Sri Lanka : Fortes pluies, pénurie de médicaments et d’installations sanitaires, la situation se dégrade
Suite aux fortes pluies tombées ces derniers jours, la situation au nord du Sri Lanka, dans la région de Vanni, s'est encore détériorée. Médecins Sans Frontières (MSF) est préoccupée par les graves menaces que constituent diarrhée et infections respiratoires pour la santé des quelque 150 000 civils que l'on estime toujours pris au piège dans la zone. Ces personnes sont privées d'eau potable, de médicaments et d’installations sanitaires depuis des semaines. Et les organisations d'aide se sont vues refuser l'accès aux populations.
Dans des abris de fortune, ou même à la belle étoile, ces personnes vivent sous les bombardements et sont bloquées dans leur fuite par les Tigres de libération de l’Eelam tamoul (LTTE), groupe armé également connu sous le nom de Tigres tamouls. Le manque de nourriture, d'eau, de soins médicaux et de sécurité poussent un nombre croissant de personnes à franchir les lignes gouvernementales au péril de leur vie. La semaine dernière, une vague de 5000 personnes est arrivée à Vavuniya, zone sous contrôle gouvernemental, portant le nombre total de personnes qui ont pu s'échapper de la région de Vanni à presque 50 000.
Afflux de patients attendu
MSF attend un afflux de nouveaux patients dans les jours à venir. Un millier d’amputés attendent toujours leur évacuation sur la plage. MSF craint que les besoins médicaux au sein de la population de déplacés ne dépassent la capacité de réponse au niveau local.
Sur la péninsule de Jaffna, 3426 personnes déplacées sont logées dans cinq camps dans le district de Jaffna. Deux camps de déplacés ont été installés à Kodikamam et Mirosuvil, dans le district de Chavakachcheri, au sud de la péninsule, mais l'accès à ces camps reste restreint.
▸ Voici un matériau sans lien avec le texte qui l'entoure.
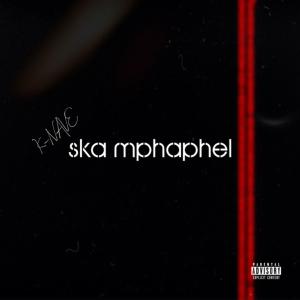 Listen to SKA MPHAPHEL (Explicit) song with lyrics from K-NAVE
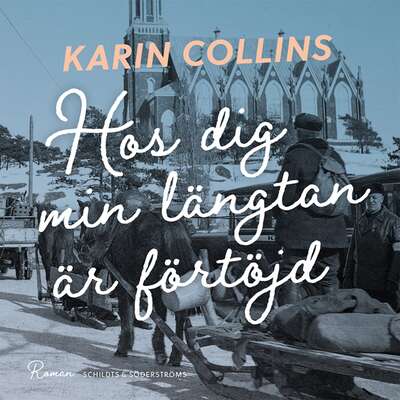 Hos dig min längtan är förtöjd - Karin Collins.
Malgré une demande officielle aux autorités, MSF s'est vue refuser l'autorisation de réaliser une évaluation dans ces deux camps par le ministère de la Défense. MSF continue d'essayer d'atteindre ces personnes déplacées à Jaffna. Certains patients blessés en essayant de fuir la zone de conflit, ont été envoyés à l'hôpital de Point Pedro pour être stabilisés.
Un deuxième chirurgien de MSF sur place
Un deuxième chirurgien MSF est arrivé à l'hôpital de Vavuniya cette semaine pour travailler aux côtés du personnel chirurgical du ministère de la Santé. La semaine dernière, l'équipe a opéré 204 personnes. Pour 193 d’entre elles, les blessures étaient le résultat de la violence.
À l'hôpital de Vavuniya, on commence à manquer de place : les patients doivent partager le même lit à deux ou plus. Les installations médicales au niveau local sont insuffisantes pour qu’on puisse autoriser les patients à rentrer chez eux. Ils ont souvent besoin de soins importants et ne peuvent rester dans un des camps autour de Vavuniya. MSF a engagé 55 personnes localement pour répondre aux besoins les plus basiques des patients.